◆ Data supplied
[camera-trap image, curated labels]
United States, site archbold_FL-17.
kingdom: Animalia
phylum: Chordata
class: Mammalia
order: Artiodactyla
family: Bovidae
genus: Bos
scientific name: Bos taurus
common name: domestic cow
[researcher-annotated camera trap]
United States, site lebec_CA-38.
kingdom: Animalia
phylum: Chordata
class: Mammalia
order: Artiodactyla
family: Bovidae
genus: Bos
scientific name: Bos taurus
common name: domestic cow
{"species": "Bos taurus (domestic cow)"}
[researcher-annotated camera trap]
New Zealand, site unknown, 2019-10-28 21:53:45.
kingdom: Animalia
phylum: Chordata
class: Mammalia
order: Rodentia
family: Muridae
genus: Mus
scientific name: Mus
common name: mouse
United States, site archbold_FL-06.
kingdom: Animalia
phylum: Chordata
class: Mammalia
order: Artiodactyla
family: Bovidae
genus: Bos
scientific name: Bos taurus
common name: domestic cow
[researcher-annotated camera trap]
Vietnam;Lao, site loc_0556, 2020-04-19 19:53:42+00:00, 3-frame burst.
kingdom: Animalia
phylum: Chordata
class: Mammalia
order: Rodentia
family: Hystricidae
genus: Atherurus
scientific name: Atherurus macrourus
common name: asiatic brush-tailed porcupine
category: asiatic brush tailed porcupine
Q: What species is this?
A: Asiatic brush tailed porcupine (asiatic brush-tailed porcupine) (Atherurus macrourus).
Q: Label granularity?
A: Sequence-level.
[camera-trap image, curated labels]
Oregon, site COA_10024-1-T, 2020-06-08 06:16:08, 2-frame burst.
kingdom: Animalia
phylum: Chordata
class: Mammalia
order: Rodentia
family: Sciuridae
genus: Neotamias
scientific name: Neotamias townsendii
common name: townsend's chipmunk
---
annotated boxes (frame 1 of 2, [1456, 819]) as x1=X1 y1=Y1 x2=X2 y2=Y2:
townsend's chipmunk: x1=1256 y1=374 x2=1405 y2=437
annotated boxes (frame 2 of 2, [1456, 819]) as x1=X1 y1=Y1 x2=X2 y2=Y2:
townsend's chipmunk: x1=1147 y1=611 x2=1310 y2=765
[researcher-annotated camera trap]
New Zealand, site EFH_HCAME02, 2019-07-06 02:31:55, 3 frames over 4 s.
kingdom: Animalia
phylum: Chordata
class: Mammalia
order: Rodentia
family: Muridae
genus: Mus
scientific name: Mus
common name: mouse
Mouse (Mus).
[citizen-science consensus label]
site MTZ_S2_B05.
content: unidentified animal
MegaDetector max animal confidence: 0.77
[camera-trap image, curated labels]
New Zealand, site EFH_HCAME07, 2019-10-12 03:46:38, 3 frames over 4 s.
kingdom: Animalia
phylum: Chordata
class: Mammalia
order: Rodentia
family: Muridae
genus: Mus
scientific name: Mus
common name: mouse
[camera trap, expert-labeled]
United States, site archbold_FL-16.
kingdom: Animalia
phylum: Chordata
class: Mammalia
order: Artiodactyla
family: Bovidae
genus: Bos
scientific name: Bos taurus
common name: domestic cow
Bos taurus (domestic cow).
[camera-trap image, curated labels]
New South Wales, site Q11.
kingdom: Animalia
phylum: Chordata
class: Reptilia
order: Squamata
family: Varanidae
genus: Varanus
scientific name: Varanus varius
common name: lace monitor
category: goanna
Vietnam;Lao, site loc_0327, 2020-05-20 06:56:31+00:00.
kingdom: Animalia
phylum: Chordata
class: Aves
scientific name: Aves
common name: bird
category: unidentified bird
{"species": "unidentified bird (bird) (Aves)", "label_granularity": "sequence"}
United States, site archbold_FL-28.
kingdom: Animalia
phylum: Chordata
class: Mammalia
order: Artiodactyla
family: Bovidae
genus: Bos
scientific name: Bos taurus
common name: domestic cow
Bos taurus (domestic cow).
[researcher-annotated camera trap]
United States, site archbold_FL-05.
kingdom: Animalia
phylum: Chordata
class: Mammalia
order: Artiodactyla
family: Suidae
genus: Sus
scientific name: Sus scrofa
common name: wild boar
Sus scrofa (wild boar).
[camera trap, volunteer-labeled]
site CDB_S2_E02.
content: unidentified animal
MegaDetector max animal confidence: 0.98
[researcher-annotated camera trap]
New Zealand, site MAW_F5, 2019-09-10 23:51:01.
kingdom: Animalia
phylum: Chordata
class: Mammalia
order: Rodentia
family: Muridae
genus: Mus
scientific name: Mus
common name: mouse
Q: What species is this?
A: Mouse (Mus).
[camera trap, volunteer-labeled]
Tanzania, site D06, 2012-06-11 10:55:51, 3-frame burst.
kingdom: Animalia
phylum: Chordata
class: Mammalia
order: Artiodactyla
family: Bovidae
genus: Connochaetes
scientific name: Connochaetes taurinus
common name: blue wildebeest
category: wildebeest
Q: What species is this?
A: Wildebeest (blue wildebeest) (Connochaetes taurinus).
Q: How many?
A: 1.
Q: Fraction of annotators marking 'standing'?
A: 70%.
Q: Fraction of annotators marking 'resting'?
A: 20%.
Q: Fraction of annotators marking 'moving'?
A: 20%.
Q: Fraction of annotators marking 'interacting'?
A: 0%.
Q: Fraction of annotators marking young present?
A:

◆ Required action
What is wanted is every line from the first line of the entries through the line that contains "scientific name: Neotamias townsendii", given again exactly.

◆ Task response
[camera-trap image, curated labels]
United States, site archbold_FL-17.
kingdom: Animalia
phylum: Chordata
class: Mammalia
order: Artiodactyla
family: Bovidae
genus: Bos
scientific name: Bos taurus
common name: domestic cow
[researcher-annotated camera trap]
United States, site lebec_CA-38.
kingdom: Animalia
phylum: Chordata
class: Mammalia
order: Artiodactyla
family: Bovidae
genus: Bos
scientific name: Bos taurus
common name: domestic cow
{"species": "Bos taurus (domestic cow)"}
[researcher-annotated camera trap]
New Zealand, site unknown, 2019-10-28 21:53:45.
kingdom: Animalia
phylum: Chordata
class: Mammalia
order: Rodentia
family: Muridae
genus: Mus
scientific name: Mus
common name: mouse
United States, site archbold_FL-06.
kingdom: Animalia
phylum: Chordata
class: Mammalia
order: Artiodactyla
family: Bovidae
genus: Bos
scientific name: Bos taurus
common name: domestic cow
[researcher-annotated camera trap]
Vietnam;Lao, site loc_0556, 2020-04-19 19:53:42+00:00, 3-frame burst.
kingdom: Animalia
phylum: Chordata
class: Mammalia
order: Rodentia
family: Hystricidae
genus: Atherurus
scientific name: Atherurus macrourus
common name: asiatic brush-tailed porcupine
category: asiatic brush tailed porcupine
Q: What species is this?
A: Asiatic brush tailed porcupine (asiatic brush-tailed porcupine) (Atherurus macrourus).
Q: Label granularity?
A: Sequence-level.
[camera-trap image, curated labels]
Oregon, site COA_10024-1-T, 2020-06-08 06:16:08, 2-frame burst.
kingdom: Animalia
phylum: Chordata
class: Mammalia
order: Rodentia
family: Sciuridae
genus: Neotamias
scientific name: Neotamias townsendii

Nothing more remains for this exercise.